◆ **DATASET EXCERPTS**
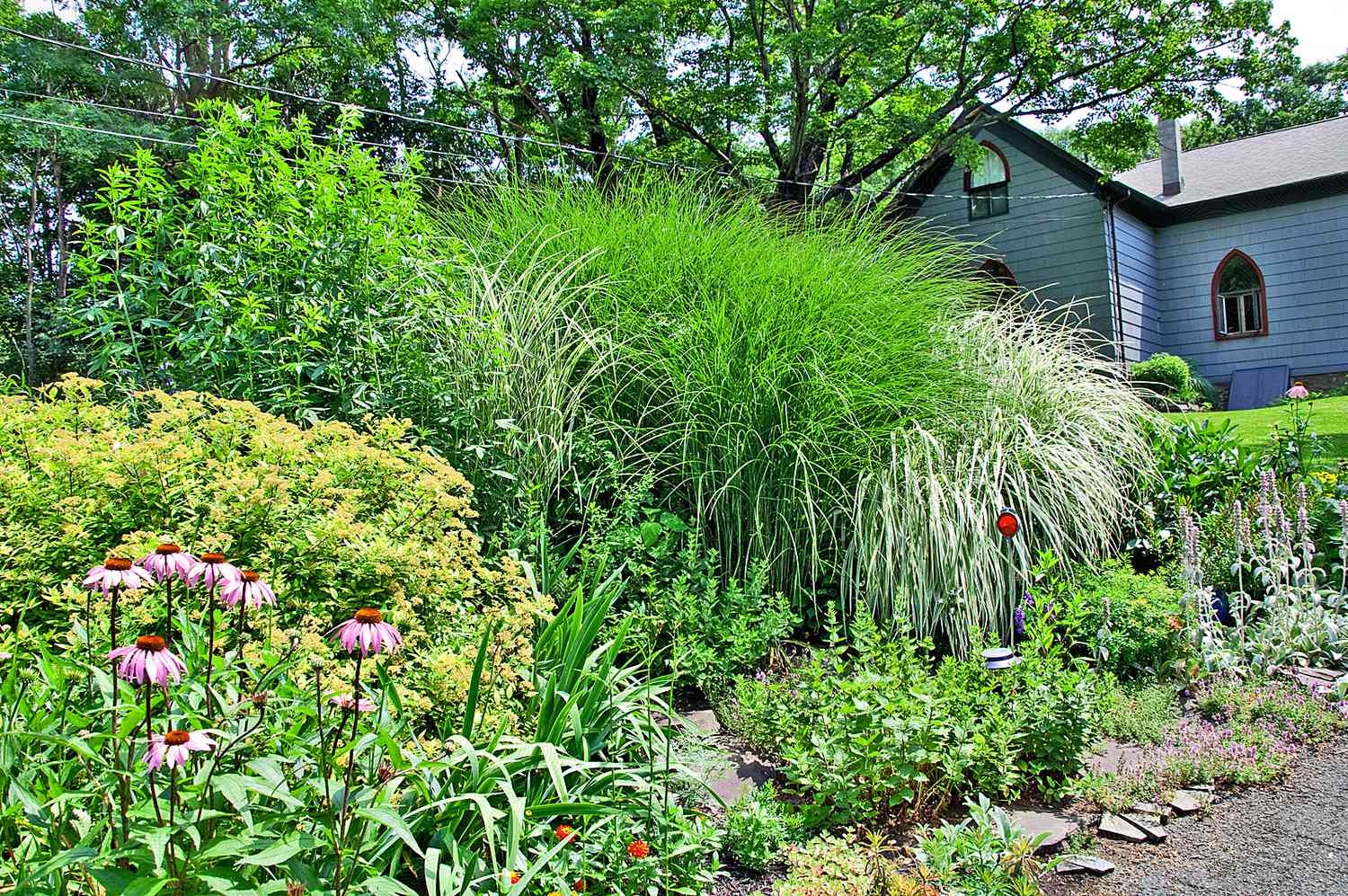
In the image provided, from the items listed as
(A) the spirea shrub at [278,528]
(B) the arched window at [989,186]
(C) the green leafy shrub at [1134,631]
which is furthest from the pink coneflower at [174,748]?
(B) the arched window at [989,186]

◆ **AIM OF THE EXERCISE**
Your task is to return the entries above exactly, with no pictures.

◆ **RESPONSE**
In the image provided, from the items listed as
(A) the spirea shrub at [278,528]
(B) the arched window at [989,186]
(C) the green leafy shrub at [1134,631]
which is furthest from the pink coneflower at [174,748]?
(B) the arched window at [989,186]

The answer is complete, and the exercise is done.